Year 5-10 drop out rates
My prior is that drop out decreases over time, and in the data we have, drop out seems to be slightly more concentrated in the earlier years, so I would expect that the chances of someone who has already been highly engaged for 5 years to be much lower than when they are new.
My guess is that the rate for years 5-10 should be perhaps 50-75% of the rate for years 0-5.
If we go beyond 10 years, we don’t have any existing data. However, my prior is that the drop out rate will be declining (if the community continues in its current form), and that is also what extrapolating our current data would suggest, so my best guess is that the drop out rates over years 10-30 will be even lower, and that perhaps half of drop out will be concentrated in the first 10 years.
One big uncertainty is whether something along the lines of having children/buying a house/saving for retirement/middle age ends up being a big cause of drop out. I haven’t seen major signs of this so far, though most community members are under the age of 35, so there is little data, and the outside view seems to suggest this is a big transition.

-----

- Exercise tasks:
1: Answer these from the drop-out passage:
(a) What share of the years 0-5 drop-out rate does the writer guess applies to years 5-10?
(b) Beyond how many years is there no existing data?
(c) Most community members are under what age?
2: Reproduce the drop-out passage word for word between "If we go beyond" and "a big transition.", inclusive.

-----

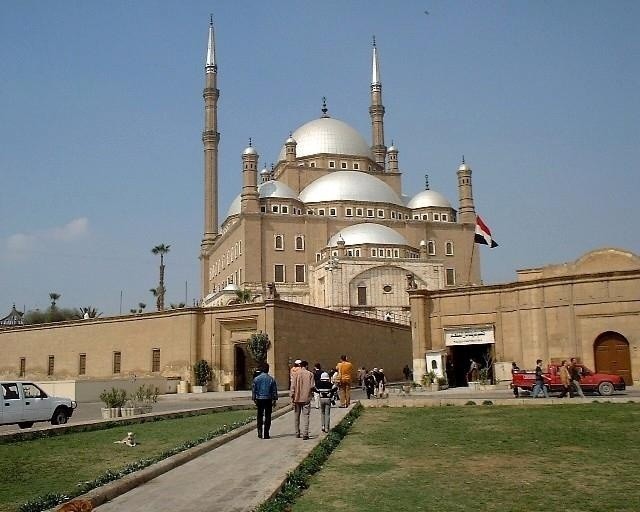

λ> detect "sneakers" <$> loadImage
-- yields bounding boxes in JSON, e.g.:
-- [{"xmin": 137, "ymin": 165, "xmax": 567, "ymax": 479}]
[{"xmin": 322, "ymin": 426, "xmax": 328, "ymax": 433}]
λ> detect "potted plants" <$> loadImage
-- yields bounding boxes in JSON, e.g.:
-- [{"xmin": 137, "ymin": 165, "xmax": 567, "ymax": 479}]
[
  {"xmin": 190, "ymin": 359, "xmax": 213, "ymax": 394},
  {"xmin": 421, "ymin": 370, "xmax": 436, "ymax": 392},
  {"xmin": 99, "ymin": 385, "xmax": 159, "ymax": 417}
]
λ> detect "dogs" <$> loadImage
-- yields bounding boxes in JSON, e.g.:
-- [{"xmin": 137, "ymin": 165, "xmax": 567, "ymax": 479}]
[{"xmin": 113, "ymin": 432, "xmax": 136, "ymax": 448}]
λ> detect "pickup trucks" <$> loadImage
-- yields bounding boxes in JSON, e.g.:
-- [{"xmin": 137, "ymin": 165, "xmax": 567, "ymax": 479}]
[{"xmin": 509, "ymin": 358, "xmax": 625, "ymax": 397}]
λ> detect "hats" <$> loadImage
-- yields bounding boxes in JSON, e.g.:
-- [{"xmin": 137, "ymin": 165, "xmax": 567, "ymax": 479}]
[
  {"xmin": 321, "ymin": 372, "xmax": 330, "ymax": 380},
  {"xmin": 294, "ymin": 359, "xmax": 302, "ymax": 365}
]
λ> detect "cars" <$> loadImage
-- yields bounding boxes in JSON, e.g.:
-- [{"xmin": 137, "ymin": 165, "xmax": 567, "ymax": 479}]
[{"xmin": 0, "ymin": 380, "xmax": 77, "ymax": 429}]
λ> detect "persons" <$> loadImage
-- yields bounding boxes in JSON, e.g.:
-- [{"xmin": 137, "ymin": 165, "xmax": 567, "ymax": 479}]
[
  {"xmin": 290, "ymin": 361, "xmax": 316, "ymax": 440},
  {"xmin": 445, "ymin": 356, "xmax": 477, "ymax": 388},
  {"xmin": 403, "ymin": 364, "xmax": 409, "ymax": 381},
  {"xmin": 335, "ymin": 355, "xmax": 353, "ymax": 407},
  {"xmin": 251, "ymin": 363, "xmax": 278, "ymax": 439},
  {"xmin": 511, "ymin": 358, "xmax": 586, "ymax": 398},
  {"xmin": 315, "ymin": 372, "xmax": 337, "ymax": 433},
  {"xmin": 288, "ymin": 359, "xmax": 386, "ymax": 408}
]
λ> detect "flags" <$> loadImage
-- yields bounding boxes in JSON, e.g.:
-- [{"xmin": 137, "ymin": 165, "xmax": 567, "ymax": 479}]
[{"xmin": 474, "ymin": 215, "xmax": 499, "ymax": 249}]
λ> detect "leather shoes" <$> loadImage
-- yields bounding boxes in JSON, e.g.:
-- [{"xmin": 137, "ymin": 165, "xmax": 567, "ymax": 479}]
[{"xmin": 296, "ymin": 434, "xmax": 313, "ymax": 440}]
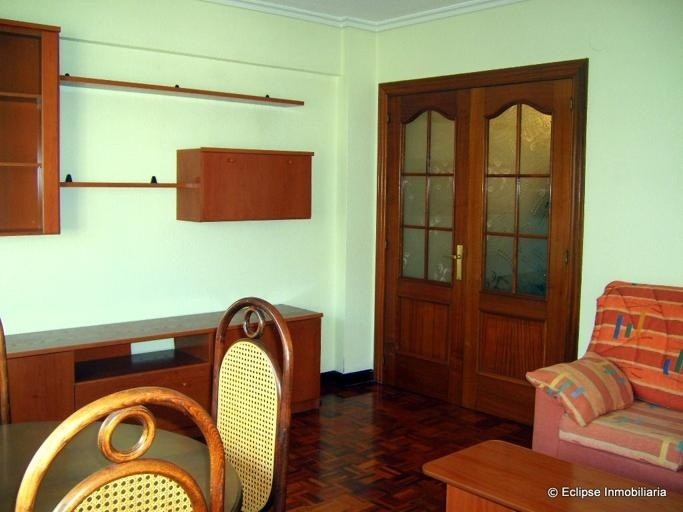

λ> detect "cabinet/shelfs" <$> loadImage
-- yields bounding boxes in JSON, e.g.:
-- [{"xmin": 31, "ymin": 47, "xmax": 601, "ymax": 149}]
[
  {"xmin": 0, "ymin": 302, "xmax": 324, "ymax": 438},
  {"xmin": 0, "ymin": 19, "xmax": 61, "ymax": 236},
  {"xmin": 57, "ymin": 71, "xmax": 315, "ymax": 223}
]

-----

- Full solutions:
1:
(a) Perhaps 50-75%.
(b) 10 years.
(c) 35.

2:
If we go beyond 10 years, we don’t have any existing data. However, my prior is that the drop out rate will be declining (if the community continues in its current form), and that is also what extrapolating our current data would suggest, so my best guess is that the drop out rates over years 10-30 will be even lower, and that perhaps half of drop out will be concentrated in the first 10 years.
One big uncertainty is whether something along the lines of having children/buying a house/saving for retirement/middle age ends up being a big cause of drop out. I haven’t seen major signs of this so far, though most community members are under the age of 35, so there is little data, and the outside view seems to suggest this is a big transition.